Marco Giusti per Dagospia

 

lea seydoux

“C’è una sola cosa che possa capitare a una donna artista peggiore di fare figli, andare a vivere in campagna. E’ la battuta migliore che sentiamo, detta con ironia da Catherine Deneuve alla figlia artista pianista Léa Seydoux in un film che tratta un tempo decisamente pesante, “Gentle Monster”, coproduzione franco-austro-tedesca diretta dalla Marie Kreutzer di “Il corsetto dell’imperatrice”, presentato ieri notte in concorso, ma che non ha convinto granché il pubblico dei critici.

 

lea seydoux gentle monster.

Nel film, Lucy, Léa Seydoux, non solo è un’artista donna con figlio, il piccolo Johnny di Malo Blanchett che suona al piano delle celebre cover rock di autori maschi che lei smonta in maniera violenta, da “Freedom” di George Michael a “Boys Don’t Cry” dei The Cure.

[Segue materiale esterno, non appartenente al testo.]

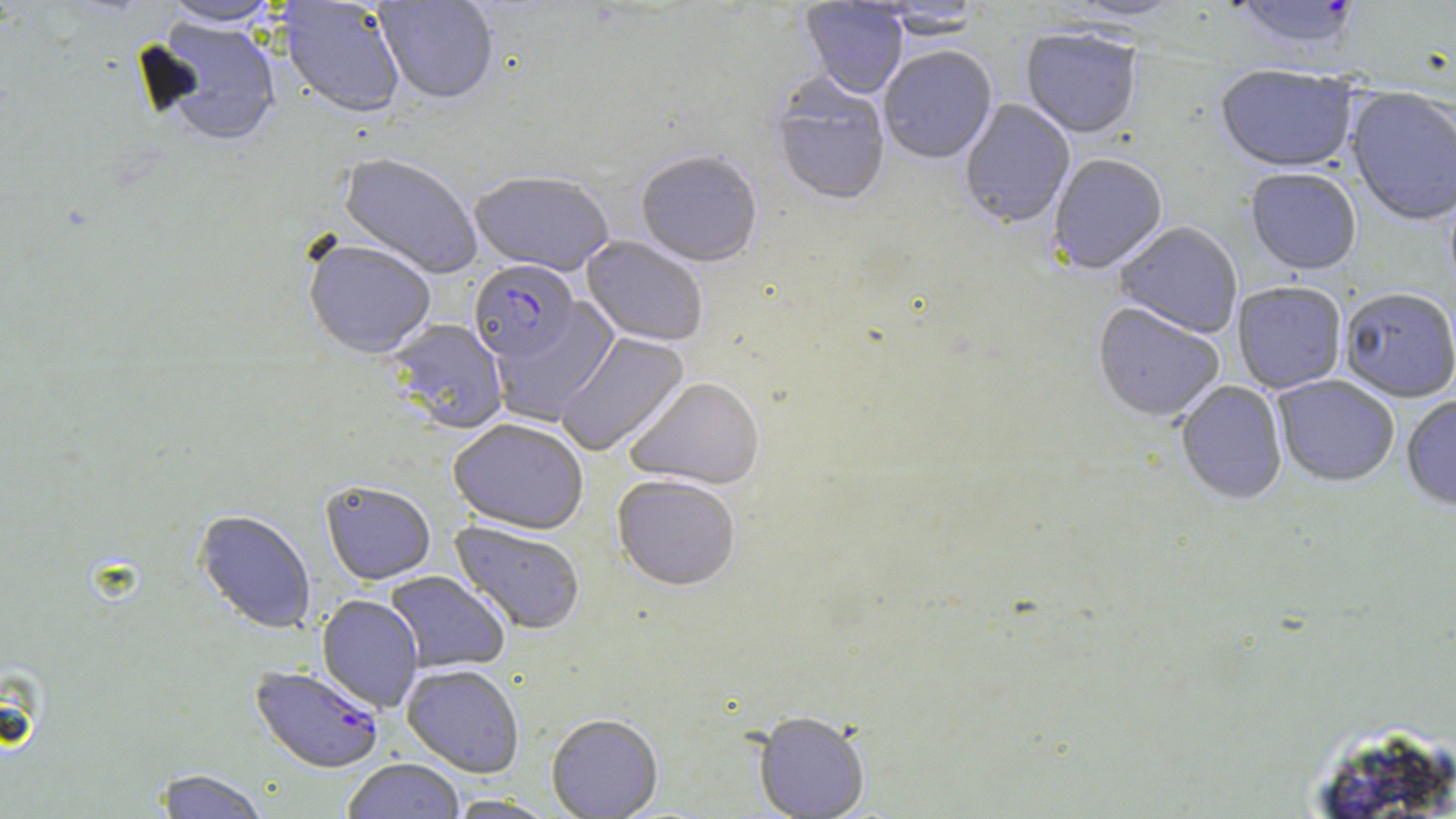
Approximate bounding boxes as [x1, y1, x2, y2] in pixels.
Plasmodium falciparum-infected red blood cells: [1227, 0, 1364, 56], [469, 261, 581, 365], [250, 665, 384, 774].
No Plasmodium ovale, Plasmodium malariae, Plasmodium vivax, Babesia divergens, or Trypanosoma brucei observed.

slide-level diagnosis = Plasmodium falciparum
uninfected red blood cell locations = approximate bounding boxes as [x1, y1, x2, y2] in pixels: [160, 0, 283, 28], [374, 0, 499, 107], [1053, 0, 1186, 25], [278, 1, 406, 120], [800, 1, 908, 100], [871, 2, 985, 41], [148, 18, 283, 148], [1021, 30, 1141, 141], [879, 48, 997, 167], [1215, 68, 1358, 175], [771, 79, 890, 208], [1345, 89, 1456, 228], [959, 100, 1075, 230], [635, 152, 762, 269], [338, 154, 482, 280], [1049, 156, 1168, 275], [1245, 171, 1361, 277], [469, 174, 614, 278], [1115, 223, 1242, 340], [581, 237, 708, 348], [303, 241, 436, 360], [1232, 283, 1347, 395], [1339, 290, 1455, 404], [490, 299, 621, 425], [1092, 304, 1225, 425], [387, 320, 508, 435], [556, 332, 691, 457], [1273, 376, 1398, 488], [625, 379, 765, 493], [1175, 381, 1287, 507], [1401, 397, 1456, 513], [448, 421, 588, 536], [611, 477, 740, 594], [321, 482, 436, 587], [193, 511, 316, 634], [449, 521, 585, 635], [385, 571, 510, 673], [317, 595, 423, 712], [401, 665, 524, 778], [753, 715, 869, 819], [546, 716, 664, 819], [342, 759, 466, 819], [152, 769, 271, 819], [446, 795, 559, 819]
preparation = thin blood smear
magnification = 1000x
stain = May-Grünwald-Giemsa
modality = light microscopy
image size = 1456×819 pixels
field of view = singleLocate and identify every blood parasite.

Non solo abita in campagna, vicino a Monaco. Ma ha un problema più grave.

 

Un marito, Philip, Laurence Rupp, che vediamo sventolare il batacchio nelle prime scene per farci vedere quanto giochi sulla sua sessualità esibita, regista televisivo un po’ fallito che soffre senza farlo vedere il successo della moglie, che si scopre ben presto pedofilo. Questa scoperta fa crollare il mondo di Lucy, che ama il figlio e teme che sia stato traumatizzato, e ama il marito, come vediamo dalle prime scene. Ma non siamo di fronte al solito social drama di Netflix con marito bastardo.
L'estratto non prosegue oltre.